Write what comes next in the text on embedded filesystem types, picking up right after its final line.

──────── Text

Embedded Filesystem Types

ext4

{:.gc-basic}

Basic

ext4 (Fourth Extended Filesystem) is the workhorse block filesystem of Linux. It introduced extents (replacing indirect block pointers), delayed allocation, persistent pre-allocation, and journal checksums. For embedded systems it is the right choice when you have a managed flash device (eMMC, SD card, SATA SSD) that handles its own wear-leveling.

Key Features

Feature	Details
Journaling	Metadata journal (default) or data+metadata (`data=journal`)
Extents	Contiguous block ranges replace indirect block maps — better for large files
Max file size	16 TiB
Max volume size	1 EiB
Online resize	`resize2fs` can grow a live filesystem
Directory indexing	HTree (hash-tree) for fast large directory lookups

Creating an ext4 Image for Embedded

# 128 MB rootfs image
dd if=/dev/zero of=rootfs.ext4 bs=1M count=128

# -b 4096  : block size — 4096 is default; use 1024 for many small files
# -i 4096  : bytes-per-inode ratio — lower = more inodes (more files)
# -L rootfs: volume label
# -O ^has_journal : disable journal for read-mostly partitions (saves space)
mkfs.ext4 -b 4096 -i 4096 -L rootfs rootfs.ext4

# Mount as loop device and populate
sudo mount -o loop rootfs.ext4 /mnt/target
sudo cp -a $ROOTFS/* /mnt/target/
sudo umount /mnt/target

# Check and repair
e2fsck -f rootfs.ext4

# Shrink to minimum size
resize2fs -M rootfs.ext4

tune2fs — Adjust Parameters After Creation

# Show filesystem parameters
tune2fs -l rootfs.ext4

# Reduce mount count before auto-fsck (set to 0 to disable count-based check)

────────────────
──────── Information given

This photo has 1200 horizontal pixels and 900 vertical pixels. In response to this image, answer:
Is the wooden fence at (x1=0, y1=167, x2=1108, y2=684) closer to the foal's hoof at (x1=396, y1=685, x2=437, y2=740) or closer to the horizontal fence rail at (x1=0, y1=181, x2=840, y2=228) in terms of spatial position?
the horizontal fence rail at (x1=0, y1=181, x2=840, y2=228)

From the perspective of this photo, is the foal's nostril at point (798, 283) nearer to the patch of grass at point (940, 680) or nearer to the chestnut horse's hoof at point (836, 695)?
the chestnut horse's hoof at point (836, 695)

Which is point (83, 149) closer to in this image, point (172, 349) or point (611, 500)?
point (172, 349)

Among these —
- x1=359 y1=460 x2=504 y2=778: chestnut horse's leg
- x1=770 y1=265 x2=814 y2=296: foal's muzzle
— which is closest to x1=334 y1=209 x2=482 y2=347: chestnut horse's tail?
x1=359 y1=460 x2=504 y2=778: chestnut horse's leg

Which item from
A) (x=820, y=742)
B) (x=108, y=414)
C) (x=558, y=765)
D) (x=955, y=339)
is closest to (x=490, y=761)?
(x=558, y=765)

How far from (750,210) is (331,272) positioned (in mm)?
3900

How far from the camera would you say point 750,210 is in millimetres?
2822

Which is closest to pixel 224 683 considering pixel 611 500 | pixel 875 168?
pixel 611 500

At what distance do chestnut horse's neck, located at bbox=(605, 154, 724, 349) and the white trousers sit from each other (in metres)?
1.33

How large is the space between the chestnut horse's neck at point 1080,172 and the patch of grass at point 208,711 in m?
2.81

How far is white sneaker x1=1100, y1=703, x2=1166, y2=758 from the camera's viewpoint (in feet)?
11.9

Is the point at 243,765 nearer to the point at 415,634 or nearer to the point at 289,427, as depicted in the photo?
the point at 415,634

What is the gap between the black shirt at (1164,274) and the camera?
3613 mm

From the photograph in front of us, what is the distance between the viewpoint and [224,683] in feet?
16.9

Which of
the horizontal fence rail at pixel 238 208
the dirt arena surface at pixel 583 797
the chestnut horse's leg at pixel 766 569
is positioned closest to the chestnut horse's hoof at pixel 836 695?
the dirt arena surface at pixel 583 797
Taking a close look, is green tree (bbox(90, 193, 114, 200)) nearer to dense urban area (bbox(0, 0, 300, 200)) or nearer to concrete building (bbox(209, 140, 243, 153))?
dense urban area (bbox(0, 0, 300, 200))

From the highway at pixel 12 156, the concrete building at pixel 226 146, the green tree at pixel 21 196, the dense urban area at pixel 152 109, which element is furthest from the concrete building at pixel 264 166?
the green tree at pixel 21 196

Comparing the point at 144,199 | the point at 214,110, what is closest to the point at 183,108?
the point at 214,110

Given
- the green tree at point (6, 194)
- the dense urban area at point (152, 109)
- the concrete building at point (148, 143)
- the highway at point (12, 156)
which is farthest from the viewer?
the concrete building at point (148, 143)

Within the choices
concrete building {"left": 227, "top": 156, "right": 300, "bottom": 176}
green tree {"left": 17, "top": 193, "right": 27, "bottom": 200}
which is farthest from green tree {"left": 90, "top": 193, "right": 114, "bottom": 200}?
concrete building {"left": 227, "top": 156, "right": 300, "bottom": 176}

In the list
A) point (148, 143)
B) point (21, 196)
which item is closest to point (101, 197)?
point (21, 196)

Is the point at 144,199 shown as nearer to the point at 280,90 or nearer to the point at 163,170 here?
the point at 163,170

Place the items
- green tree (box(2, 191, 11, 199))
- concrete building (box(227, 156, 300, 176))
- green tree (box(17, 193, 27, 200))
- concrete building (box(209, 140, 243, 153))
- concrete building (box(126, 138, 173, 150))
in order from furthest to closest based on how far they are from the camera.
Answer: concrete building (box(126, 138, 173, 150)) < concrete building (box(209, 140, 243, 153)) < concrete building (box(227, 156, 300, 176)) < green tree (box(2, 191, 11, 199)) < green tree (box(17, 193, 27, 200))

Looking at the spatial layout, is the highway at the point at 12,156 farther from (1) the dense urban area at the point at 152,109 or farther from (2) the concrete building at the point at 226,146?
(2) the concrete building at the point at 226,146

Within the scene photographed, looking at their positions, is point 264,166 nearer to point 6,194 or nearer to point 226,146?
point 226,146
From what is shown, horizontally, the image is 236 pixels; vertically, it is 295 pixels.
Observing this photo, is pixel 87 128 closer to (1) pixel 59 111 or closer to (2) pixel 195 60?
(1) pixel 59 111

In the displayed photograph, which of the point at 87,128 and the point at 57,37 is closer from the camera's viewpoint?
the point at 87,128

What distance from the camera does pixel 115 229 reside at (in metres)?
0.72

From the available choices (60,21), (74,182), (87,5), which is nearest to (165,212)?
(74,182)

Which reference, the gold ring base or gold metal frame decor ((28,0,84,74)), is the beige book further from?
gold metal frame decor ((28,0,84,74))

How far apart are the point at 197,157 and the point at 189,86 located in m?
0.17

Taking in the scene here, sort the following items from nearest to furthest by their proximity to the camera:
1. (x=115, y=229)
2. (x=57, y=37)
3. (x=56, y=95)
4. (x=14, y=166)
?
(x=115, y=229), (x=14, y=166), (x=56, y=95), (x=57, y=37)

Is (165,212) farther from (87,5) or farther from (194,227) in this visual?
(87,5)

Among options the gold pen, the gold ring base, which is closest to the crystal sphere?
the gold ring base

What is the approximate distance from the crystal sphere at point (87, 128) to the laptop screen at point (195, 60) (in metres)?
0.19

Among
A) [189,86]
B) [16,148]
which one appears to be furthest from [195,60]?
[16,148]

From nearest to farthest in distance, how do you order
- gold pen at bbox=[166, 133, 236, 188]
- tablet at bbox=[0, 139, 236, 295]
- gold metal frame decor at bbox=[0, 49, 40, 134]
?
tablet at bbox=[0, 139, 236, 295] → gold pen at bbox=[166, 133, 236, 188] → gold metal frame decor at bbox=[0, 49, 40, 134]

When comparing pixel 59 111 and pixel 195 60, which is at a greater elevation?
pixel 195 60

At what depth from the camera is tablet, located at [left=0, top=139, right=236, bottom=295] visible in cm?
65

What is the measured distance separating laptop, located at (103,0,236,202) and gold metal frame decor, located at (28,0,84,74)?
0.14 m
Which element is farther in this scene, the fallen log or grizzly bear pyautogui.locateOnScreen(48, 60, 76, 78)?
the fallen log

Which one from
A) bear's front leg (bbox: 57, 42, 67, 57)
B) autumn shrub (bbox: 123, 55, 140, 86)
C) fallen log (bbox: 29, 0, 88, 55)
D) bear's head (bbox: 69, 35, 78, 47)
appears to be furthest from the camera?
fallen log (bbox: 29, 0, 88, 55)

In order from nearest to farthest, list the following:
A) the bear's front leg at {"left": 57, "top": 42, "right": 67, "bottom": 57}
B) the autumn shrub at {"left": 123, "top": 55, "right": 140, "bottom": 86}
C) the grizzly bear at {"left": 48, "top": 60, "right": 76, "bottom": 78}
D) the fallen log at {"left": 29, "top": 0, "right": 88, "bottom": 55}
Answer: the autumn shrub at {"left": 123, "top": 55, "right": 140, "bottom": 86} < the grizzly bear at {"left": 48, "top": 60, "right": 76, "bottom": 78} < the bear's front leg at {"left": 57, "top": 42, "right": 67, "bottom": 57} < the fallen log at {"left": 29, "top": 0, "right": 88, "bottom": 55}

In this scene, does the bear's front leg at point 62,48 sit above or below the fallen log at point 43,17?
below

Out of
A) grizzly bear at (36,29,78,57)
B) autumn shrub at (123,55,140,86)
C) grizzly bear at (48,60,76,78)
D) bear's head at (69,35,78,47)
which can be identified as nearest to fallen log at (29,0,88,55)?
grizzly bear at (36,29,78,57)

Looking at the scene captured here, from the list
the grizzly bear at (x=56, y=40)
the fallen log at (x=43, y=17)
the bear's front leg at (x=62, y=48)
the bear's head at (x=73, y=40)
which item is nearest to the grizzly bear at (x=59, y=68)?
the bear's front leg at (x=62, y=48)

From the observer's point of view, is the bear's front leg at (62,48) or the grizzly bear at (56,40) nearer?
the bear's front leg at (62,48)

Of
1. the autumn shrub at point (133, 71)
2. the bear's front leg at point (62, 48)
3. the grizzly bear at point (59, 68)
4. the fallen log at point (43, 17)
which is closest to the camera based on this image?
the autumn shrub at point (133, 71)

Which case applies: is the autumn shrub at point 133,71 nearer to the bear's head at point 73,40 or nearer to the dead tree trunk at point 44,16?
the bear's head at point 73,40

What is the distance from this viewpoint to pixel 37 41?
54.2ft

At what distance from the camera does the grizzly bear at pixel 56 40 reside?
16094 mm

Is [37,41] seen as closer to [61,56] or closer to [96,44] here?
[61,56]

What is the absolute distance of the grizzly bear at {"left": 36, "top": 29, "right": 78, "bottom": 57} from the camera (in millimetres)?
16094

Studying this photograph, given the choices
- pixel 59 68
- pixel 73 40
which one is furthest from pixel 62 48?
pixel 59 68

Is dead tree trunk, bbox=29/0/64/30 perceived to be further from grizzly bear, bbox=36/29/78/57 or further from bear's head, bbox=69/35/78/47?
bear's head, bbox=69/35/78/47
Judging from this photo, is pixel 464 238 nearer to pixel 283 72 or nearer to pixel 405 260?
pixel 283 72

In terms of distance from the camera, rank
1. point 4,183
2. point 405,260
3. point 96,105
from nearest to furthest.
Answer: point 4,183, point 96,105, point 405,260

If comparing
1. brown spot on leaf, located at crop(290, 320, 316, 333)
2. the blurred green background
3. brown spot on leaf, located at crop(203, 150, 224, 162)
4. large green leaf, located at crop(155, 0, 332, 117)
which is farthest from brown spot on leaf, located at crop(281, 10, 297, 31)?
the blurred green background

────────────────

### [Reply to the exercise]
tune2fs -c 0 -i 0 /dev/mmcblk0p2

# Set reserved block percentage to 0% (default is 5% — wasteful on embedded)
tune2fs -m 0 /dev/mmcblk0p2

Mount Options for Embedded Flash

# /etc/fstab for an embedded eMMC partition
/dev/mmcblk0p2  /  ext4  noatime,nodiratime,data=writeback,errors=remount-ro  0 1

Option	Purpose
`noatime`	Do not update access timestamps — reduces write amplification significantly
`nodiratime`	Do not update directory access timestamps
`data=writeback`	Only journal metadata, not data — highest performance but data can be stale after crash
`data=ordered`	Default — data flushed before metadata journal commit
`errors=remount-ro`	Remount read-only on error instead of crashing — important for embedded
`commit=60`	Increase journal commit interval (default 5s) to reduce writes

squashfs — Read-Only Compressed

{:.gc-basic}

Basic

SquashFS is a compressed, read-only filesystem designed for packaging. It compresses data and metadata together into a single image with random-access decompression (block-based). A read-only rootfs has significant embedded advantages:

No filesystem corruption — power can be cut at any time
Atomic OTA updates — swap out the image file or partition
Smaller storage — 40–60% compression ratio typical with zstd/xz
Faster reads — decompression from flash is often faster than uncompressed reads from slow NAND

Creating SquashFS Images

# Basic — default gzip compression
mksquashfs $ROOTFS rootfs.squashfs

# Production — zstd (best speed/ratio balance)
mksquashfs $ROOTFS rootfs.squashfs \
    -comp zstd \
    -Xcompression-level 15 \
    -b 131072 \
    -noappend \
    -no-progress

# Maximum compression — xz (best ratio, slower decompress)
mksquashfs $ROOTFS rootfs.squashfs \
    -comp xz \
    -b 262144 \
    -noappend

# Embedded optimised — lz4 (fastest decompress, lowest CPU on boot)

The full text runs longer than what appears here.